And randomly sampling from the label in the training process, and taking the sampling result as the output of the model. When s is sampled, in order to predict o and p by information with s, the start-stop vector sequences of the s segments in the DGCNN-coded process are added in a counterpoint mode to obtain a vector with the same dimension as a word vector, and an Embedding layer with a relative position is added, wherein the structure of the Embedding layer with the relative position still adopts a trainable mode, and the absolute position of the word is different from the absolute position of the word in the aspect that the index of the word is the relative s head position, so that the value of the s is added when the o and p are predicted;
s207 (not shown): and inputting the coded vector sequence into a second Attention model, superposing the output of the second Attention model and the embedding result, taking the superposed result as the coded vector sequence, and returning to execute the step of inputting the coded vector sequence into the first Attention model until the model converges to obtain the trained target model.
And (3) continuously adding the superposed vector and the result of the vector sequence coded by the DGCNN after the vector sequence is transmitted into a second Self orientation: and (5) inputting the vector sequence into the second orientation model, superposing the output of the second orientation model and the embedding result, taking the superposed result as the vector sequence, and returning to the step (5) until the model converges.
In the embodiment of the invention, different from other strategies, the start-stop position of o is predicted for each p through the CNN and the full-connection layer, so that both o and p are predicted at the same time, and thus, 106 two classifiers of 53 (p types) × 2 (start-stop positions of o) are constructed in the o and p prediction parts.
S208 (not shown): and then, extracting entity relations by using the trained target model.
Furthermore, when the entity relation is extracted, the maximum length of the text which is trained by the model each time is set to 512, so that the text is firstly divided into a plurality of segments according to the sentences during prediction, namely a sliding window from beginning to end is generated, the starting position of the sentence where the last triplet is located slides downwards after the last extraction, and the number of words is not more than 512 each time, the prediction method which predicts and slides at the same time greatly improves the recall rate of the model in the long text, and avoids information loss caused by violent separation; meanwhile, the friendliness of the model to long texts is improved.
In the embodiment of the invention, the marking data set is optimized, and the task of extracting the triples in the text by the joint learning is realized by combining a deep learning mode of a word fusion mode, so that the accuracy of the model is greatly improved.

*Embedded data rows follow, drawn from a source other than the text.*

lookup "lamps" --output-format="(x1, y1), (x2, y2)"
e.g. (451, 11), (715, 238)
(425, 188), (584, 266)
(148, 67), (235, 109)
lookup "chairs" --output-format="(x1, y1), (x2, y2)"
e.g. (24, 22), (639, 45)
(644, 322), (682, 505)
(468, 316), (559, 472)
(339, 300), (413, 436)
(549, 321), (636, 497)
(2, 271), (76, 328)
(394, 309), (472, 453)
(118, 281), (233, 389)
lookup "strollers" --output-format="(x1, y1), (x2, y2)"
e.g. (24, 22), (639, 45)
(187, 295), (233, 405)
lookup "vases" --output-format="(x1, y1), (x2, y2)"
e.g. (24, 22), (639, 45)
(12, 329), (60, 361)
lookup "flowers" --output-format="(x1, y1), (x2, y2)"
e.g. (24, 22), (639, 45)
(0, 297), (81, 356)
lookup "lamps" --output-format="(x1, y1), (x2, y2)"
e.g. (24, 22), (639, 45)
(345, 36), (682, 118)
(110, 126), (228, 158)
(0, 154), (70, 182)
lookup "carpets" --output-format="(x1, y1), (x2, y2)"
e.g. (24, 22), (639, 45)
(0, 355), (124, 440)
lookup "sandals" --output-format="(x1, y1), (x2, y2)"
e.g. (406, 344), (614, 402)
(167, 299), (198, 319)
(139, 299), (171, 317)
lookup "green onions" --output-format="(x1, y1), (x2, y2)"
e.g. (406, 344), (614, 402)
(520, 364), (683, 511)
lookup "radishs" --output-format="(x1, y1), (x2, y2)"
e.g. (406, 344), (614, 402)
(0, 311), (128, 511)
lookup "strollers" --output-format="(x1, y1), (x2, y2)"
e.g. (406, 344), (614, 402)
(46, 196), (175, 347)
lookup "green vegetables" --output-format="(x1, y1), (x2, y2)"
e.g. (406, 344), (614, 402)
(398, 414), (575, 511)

In order to verify the technical advantages of the embodiments of the present invention, the inventor also trains the most common methods extracted based on the deep learning relationship, namely CNN (Convolutional Neural Network), PCNN (Pulse Coupled Neural Network), RNN (Recurrent Neural Network, back propagation Neural Network) and LSTM (Long Short-Term Memory Network), to perform comparative analysis, and the experimental results are shown below:
table 1 extracts correlation indices for attributes and relationships of human beings, as shown in Table 1, table 1
Figure GDA0003803855940000141
As shown in table 1, the accuracy, recall ratio, and F value of the method provided by the embodiment of the present invention are better than those of the existing models.
Example 3
Corresponding to embodiment 1 or 2, embodiment 3 of the present invention provides an apparatus for creating a person attribute relationship extraction database in a long text, where the apparatus includes:
the acquisition module is used for acquiring the character attribute definition based on a preset method, wherein the preset method comprises the following steps: one or a combination of full text retrieval and gender prediction; the person attribute definition includes: character basic attributes, social attributes and character social relationship attributes;
the labeling module is used for pre-labeling the entity in the text by utilizing the character attribute definition, wherein the entity comprises: one or a combination of a person, an article, an animal;
and the construction module is used for constructing the corresponding triple based on the marked entity and taking the set of the triples as a database.

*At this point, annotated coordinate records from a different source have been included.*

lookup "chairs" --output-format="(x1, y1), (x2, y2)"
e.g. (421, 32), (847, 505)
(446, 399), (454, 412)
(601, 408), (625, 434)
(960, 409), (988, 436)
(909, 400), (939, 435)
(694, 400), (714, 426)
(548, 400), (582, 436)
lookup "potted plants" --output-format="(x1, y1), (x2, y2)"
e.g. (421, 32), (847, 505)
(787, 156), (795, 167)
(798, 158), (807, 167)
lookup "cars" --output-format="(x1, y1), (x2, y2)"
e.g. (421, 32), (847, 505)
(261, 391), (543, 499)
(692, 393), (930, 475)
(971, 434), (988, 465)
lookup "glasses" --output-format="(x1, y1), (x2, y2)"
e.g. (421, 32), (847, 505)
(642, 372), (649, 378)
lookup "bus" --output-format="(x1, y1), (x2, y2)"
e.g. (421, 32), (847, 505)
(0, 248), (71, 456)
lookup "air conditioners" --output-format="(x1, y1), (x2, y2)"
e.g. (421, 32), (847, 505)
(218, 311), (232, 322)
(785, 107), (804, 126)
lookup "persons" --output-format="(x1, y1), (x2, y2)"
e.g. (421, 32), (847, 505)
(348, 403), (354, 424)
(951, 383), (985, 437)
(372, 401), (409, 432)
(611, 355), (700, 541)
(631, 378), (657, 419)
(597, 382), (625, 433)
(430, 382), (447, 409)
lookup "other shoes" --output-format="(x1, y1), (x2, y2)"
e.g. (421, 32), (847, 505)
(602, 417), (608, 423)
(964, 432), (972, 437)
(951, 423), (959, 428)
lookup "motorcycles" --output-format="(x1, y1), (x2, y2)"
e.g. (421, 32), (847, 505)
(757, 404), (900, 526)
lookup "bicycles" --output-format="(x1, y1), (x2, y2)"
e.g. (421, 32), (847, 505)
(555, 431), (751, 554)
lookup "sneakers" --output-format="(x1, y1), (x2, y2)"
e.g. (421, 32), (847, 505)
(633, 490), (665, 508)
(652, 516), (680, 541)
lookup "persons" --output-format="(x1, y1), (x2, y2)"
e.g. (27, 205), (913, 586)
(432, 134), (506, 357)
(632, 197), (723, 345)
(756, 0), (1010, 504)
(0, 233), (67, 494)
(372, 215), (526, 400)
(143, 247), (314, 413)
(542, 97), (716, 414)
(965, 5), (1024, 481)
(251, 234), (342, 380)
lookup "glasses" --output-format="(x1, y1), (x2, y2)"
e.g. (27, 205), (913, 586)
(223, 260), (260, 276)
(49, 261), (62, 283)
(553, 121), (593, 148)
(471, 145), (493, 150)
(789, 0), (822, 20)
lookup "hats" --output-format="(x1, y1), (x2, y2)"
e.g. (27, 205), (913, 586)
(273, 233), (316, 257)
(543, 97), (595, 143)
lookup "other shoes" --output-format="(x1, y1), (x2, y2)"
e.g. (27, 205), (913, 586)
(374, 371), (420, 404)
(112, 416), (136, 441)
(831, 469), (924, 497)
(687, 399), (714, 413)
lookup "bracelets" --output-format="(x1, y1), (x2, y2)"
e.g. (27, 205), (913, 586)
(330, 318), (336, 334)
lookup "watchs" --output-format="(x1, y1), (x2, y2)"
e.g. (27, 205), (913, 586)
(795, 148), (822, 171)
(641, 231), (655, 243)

In a specific implementation manner of the embodiment of the present invention, the obtaining module is configured to:
determining whether the category is a target category according to the category of the relationship between the first entity and the second entity;
if yes, semantic reverse reasoning is carried out according to the target category to obtain a reasoning result, and the reasoning result is used as an accurate relation between the first entity and the second entity.

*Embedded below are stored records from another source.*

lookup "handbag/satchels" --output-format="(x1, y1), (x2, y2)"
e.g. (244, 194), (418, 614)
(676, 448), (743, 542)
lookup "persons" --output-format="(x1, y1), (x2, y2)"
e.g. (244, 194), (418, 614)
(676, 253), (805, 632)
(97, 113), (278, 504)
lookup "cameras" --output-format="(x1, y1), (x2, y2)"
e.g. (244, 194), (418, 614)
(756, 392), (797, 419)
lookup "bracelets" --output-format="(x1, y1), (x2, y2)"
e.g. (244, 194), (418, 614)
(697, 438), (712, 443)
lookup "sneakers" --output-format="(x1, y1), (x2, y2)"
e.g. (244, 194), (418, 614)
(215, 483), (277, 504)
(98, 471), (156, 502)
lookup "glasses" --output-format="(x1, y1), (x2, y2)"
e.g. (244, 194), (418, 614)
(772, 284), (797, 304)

In a specific implementation manner of the embodiment of the present invention, the obtaining module is configured to:
and generating entity labels based on the relevance of the relationship between the gender and the entities, and labeling the entities in the text by using the generated entity labels.
The above description is intended to be illustrative of the preferred embodiment of the present invention and should not be taken as limiting the invention, but rather, the intention is to cover all modifications, equivalents, and alternatives falling within the spirit and scope of the invention.

Claims (5)

1. An entity relationship extraction method, the method comprising:
randomly initializing an embedding layer matrix in an initial model, wherein the initial model is a DGCNN model and an Attention model which are connected in series;
performing Word segmentation on a text corresponding to a character attribute relation extraction database in a long text to obtain a Word vector through Word2Vec, and converting the Word vector into a vector with the same dimension as the Word vector by using a transformation matrix, wherein the establishment process of the character attribute relation extraction database in the long text comprises the following steps: acquiring character attribute definition based on a preset method, wherein the preset method comprises the following steps: one or a combination of full text retrieval and gender prediction; the person attribute definition includes: character basic attributes, social attributes and character social relationship attributes; and utilizing the character attribute definition to perform entity pre-labeling in the text, wherein the entity comprises: one or a combination of a person, an article, an animal; constructing a corresponding triple based on the marked entity, and taking the set of the triples as a database;
carrying out alignment addition on the words by adopting a mode of repeatedly aligning the words with the positions of the words to obtain an addition result;
inputting the addition result into a DGCNN model to obtain a coded vector sequence;
inputting the coded vector sequence into a first Attention model, wherein the first Attention model outputs a result through two classifiers, and each classifier comprises two convolution layers and a full-connection layer;
when the classifier identifies the entity label, the start-stop vector sequences corresponding to the sequence fragment of the entity in the coded vector sequence are added in a counterpoint way, and the result is input into an Embedding layer at a relative position to obtain an Embedding result;
inputting the coded vector sequence into a second Attention model, superposing the output of the second Attention model and the embedding result, taking the superposed result as the coded vector sequence, and returning to execute the step of inputting the coded vector sequence into the first Attention model until the model converges to obtain a trained target model;
and carrying out entity relation extraction by using the target model.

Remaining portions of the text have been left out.